▶ [WORK REQUIRED]:
Can you copy, word for word, the lines from the one containing "Is point (283, 204)" through the one containing "1.27 metres", including both of those lines and nothing else?

▶ [INPUT RECORDS]:
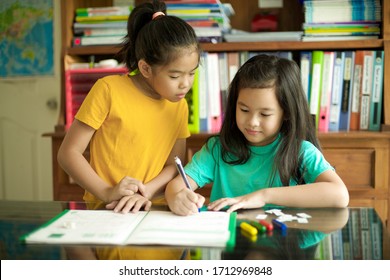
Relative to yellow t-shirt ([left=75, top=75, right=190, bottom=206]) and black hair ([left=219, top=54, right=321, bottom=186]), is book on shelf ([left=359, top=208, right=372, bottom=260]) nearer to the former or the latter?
black hair ([left=219, top=54, right=321, bottom=186])

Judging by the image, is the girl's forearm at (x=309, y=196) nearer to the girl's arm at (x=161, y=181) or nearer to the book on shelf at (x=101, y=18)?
the girl's arm at (x=161, y=181)

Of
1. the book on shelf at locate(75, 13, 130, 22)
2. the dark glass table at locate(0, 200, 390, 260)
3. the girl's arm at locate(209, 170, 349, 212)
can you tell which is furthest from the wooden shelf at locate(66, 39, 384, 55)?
the dark glass table at locate(0, 200, 390, 260)

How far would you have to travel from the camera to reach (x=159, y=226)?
88 centimetres

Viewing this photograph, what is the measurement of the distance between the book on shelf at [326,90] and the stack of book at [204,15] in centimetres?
44

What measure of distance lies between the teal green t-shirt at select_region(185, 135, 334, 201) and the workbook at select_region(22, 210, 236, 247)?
1.06 ft

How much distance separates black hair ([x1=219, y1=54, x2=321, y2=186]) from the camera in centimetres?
125

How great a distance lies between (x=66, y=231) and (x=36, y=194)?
195cm

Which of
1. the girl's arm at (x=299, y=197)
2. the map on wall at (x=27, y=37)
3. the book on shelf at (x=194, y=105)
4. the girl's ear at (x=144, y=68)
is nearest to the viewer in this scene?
the girl's arm at (x=299, y=197)

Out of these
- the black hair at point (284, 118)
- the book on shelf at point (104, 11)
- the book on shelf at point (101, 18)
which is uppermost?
the book on shelf at point (104, 11)

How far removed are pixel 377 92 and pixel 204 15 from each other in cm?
76

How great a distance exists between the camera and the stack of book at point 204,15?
6.69 ft

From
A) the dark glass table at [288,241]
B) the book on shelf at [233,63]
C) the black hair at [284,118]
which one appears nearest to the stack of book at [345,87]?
the book on shelf at [233,63]

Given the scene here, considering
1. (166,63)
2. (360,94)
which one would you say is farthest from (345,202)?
(360,94)
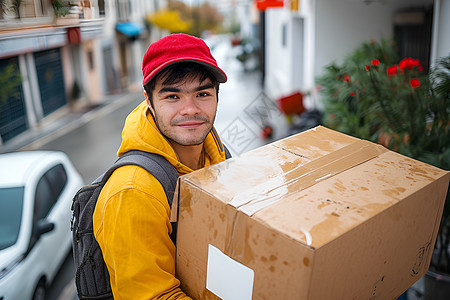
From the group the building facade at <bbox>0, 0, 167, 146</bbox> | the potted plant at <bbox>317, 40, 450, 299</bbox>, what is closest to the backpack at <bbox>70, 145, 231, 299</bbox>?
the building facade at <bbox>0, 0, 167, 146</bbox>

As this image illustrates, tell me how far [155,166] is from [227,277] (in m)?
0.41

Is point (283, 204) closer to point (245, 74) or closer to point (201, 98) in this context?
point (201, 98)

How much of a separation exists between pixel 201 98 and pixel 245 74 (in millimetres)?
17728

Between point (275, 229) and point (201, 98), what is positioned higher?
point (201, 98)

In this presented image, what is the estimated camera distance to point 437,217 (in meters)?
1.19

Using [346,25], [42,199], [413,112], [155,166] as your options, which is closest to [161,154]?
[155,166]

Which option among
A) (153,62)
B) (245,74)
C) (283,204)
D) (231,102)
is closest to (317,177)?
(283,204)

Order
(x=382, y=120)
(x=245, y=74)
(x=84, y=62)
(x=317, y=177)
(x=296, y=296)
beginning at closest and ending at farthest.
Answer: (x=296, y=296), (x=317, y=177), (x=382, y=120), (x=84, y=62), (x=245, y=74)

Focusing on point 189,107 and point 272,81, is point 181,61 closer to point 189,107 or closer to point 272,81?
point 189,107

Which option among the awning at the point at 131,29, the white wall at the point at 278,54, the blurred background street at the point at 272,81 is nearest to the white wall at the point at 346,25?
the blurred background street at the point at 272,81

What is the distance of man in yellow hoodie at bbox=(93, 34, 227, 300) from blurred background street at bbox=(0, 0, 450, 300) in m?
0.36

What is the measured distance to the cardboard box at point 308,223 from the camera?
86cm

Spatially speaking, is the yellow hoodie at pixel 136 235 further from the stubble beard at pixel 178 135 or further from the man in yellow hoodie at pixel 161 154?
the stubble beard at pixel 178 135

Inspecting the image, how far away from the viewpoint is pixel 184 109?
1.27 metres
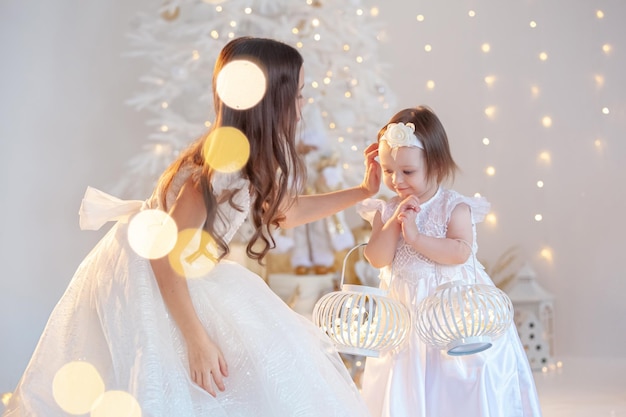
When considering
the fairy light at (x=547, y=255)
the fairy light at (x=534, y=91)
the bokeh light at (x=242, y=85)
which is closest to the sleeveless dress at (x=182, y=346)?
the bokeh light at (x=242, y=85)

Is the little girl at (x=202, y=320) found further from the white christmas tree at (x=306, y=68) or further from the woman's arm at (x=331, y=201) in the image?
the white christmas tree at (x=306, y=68)

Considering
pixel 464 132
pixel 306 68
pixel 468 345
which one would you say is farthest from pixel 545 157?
pixel 468 345

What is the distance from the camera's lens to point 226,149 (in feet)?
4.87

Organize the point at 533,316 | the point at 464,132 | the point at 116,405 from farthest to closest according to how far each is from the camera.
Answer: the point at 464,132 → the point at 533,316 → the point at 116,405

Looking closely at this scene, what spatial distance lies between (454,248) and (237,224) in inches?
21.8

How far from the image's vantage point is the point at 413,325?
6.20 feet

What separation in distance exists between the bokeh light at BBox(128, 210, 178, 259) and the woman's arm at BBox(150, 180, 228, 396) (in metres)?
0.02

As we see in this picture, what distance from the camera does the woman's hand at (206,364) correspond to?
1348 millimetres

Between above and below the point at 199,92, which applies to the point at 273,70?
below

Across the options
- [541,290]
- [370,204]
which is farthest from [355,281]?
[370,204]

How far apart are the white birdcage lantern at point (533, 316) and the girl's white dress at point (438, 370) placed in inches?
86.2

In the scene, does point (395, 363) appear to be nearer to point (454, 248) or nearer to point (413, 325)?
point (413, 325)

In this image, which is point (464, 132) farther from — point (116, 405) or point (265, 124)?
point (116, 405)

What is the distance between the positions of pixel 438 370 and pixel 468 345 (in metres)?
0.21
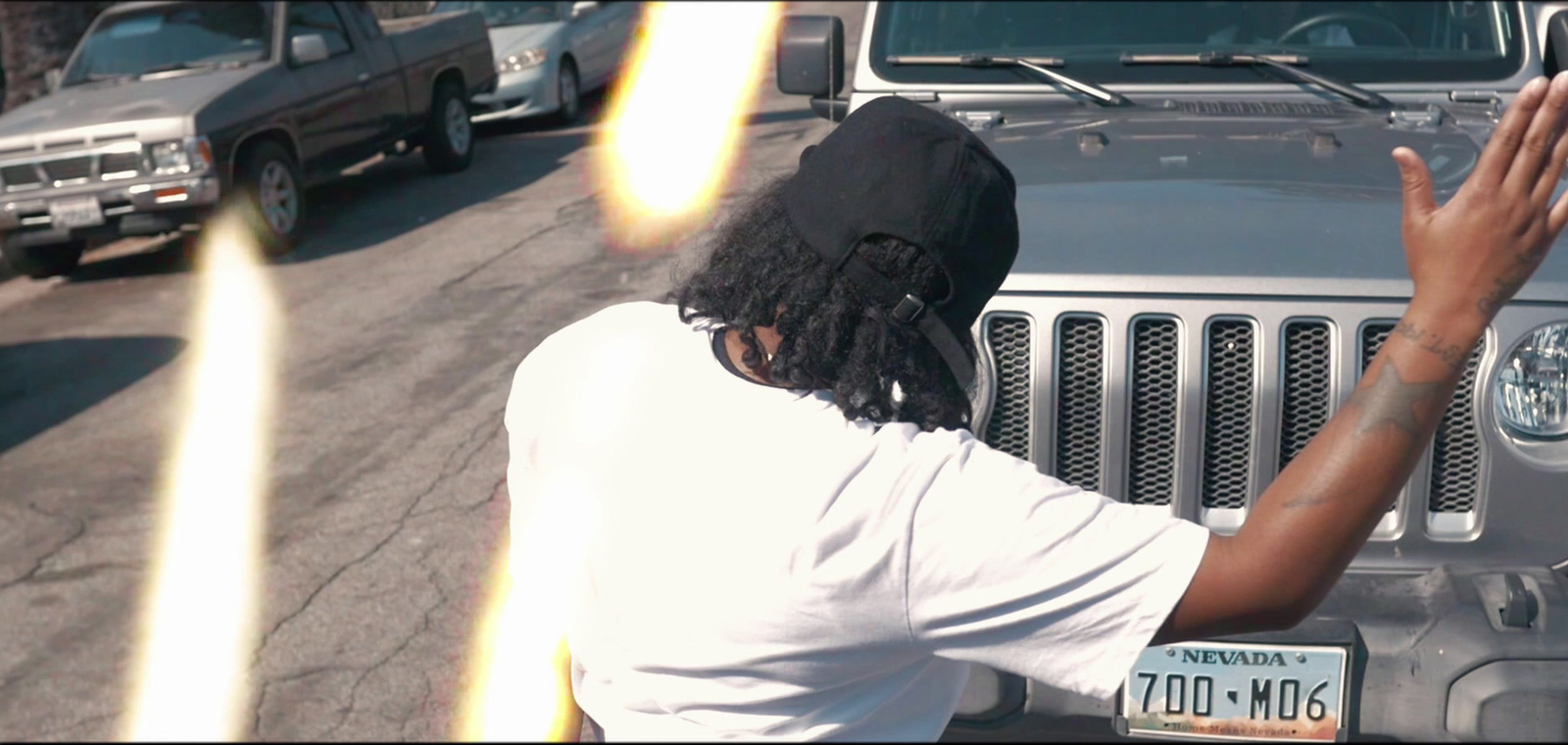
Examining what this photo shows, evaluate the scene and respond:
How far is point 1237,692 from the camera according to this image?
8.09 feet

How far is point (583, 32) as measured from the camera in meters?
14.8

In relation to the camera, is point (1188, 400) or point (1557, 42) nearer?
point (1188, 400)

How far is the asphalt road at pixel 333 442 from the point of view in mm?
4117

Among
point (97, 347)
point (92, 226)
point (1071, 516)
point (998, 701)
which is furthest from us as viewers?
point (92, 226)

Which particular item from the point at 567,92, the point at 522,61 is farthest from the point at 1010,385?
the point at 567,92

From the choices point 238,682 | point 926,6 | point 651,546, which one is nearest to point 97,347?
point 238,682

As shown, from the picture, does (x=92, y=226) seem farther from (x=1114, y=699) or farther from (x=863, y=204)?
(x=863, y=204)

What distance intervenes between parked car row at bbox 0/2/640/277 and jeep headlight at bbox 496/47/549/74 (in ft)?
2.87

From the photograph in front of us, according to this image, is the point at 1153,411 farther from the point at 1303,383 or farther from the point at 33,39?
the point at 33,39

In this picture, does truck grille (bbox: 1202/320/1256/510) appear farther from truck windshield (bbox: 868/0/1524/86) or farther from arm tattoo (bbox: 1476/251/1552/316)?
truck windshield (bbox: 868/0/1524/86)

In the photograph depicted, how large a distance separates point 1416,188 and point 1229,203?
148cm

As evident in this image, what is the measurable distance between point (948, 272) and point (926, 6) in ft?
9.92

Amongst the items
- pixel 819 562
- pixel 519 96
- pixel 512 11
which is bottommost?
pixel 519 96

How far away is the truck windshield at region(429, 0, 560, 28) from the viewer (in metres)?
14.7
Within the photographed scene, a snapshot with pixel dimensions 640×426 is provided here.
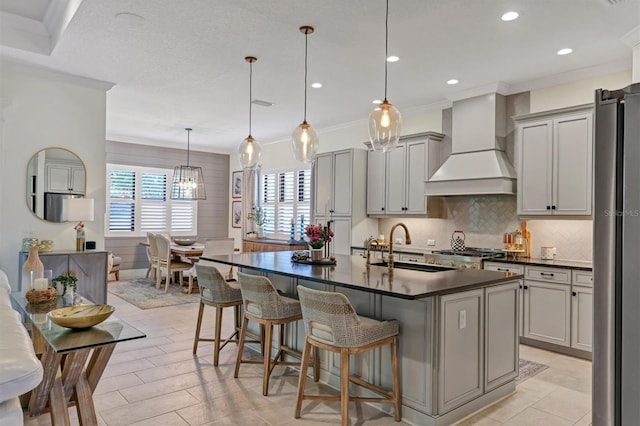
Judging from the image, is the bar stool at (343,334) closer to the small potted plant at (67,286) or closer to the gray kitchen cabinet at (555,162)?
the small potted plant at (67,286)

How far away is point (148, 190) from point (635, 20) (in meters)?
8.84

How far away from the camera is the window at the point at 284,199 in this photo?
27.7 ft

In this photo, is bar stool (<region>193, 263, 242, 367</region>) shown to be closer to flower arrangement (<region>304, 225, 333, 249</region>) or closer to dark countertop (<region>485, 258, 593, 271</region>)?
flower arrangement (<region>304, 225, 333, 249</region>)

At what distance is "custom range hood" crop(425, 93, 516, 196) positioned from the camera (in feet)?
16.6

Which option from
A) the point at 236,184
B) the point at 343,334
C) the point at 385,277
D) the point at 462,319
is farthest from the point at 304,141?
the point at 236,184

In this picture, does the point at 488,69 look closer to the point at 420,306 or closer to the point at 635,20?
the point at 635,20

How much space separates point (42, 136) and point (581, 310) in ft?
20.7

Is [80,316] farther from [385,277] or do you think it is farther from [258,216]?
[258,216]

▶ [FINAL RESULT]:
Is point (283, 204) closer to point (245, 74) or closer to point (201, 98) in this context?
point (201, 98)

How much of a separation exists between pixel 201 98 and pixel 245 74 (in millimetres)?
17728

Between point (275, 229) and point (201, 98), what is positioned higher?
point (201, 98)

In this presented image, what is the estimated camera distance to point 437,217 (in meters)?
1.19

Using [346,25], [42,199], [413,112], [155,166] as your options, which is closest to [161,154]?
[155,166]

Which option among
A) (153,62)
B) (245,74)
C) (283,204)
D) (231,102)
is closest to (317,177)?
(283,204)

Order
(x=382, y=120)
(x=245, y=74)
(x=84, y=62)
(x=317, y=177)
(x=296, y=296)
beginning at closest and ending at farthest.
Answer: (x=296, y=296), (x=317, y=177), (x=382, y=120), (x=84, y=62), (x=245, y=74)

Focusing on point 189,107 and point 272,81, is point 181,61 closer to point 189,107 or closer to point 272,81?
point 189,107

Which option among the awning at the point at 131,29, the white wall at the point at 278,54, the blurred background street at the point at 272,81 is nearest to the white wall at the point at 346,25?
the blurred background street at the point at 272,81

What is the distance of man in yellow hoodie at bbox=(93, 34, 227, 300) from blurred background street at bbox=(0, 0, 450, 300) in m?
0.36

What is the measured distance to the cardboard box at point 308,223 from the camera?
86cm

Spatially speaking, is the yellow hoodie at pixel 136 235 further from the stubble beard at pixel 178 135 or further from the man in yellow hoodie at pixel 161 154?
the stubble beard at pixel 178 135

Inspecting the image, how far away from the viewpoint is pixel 184 109?
1.27 metres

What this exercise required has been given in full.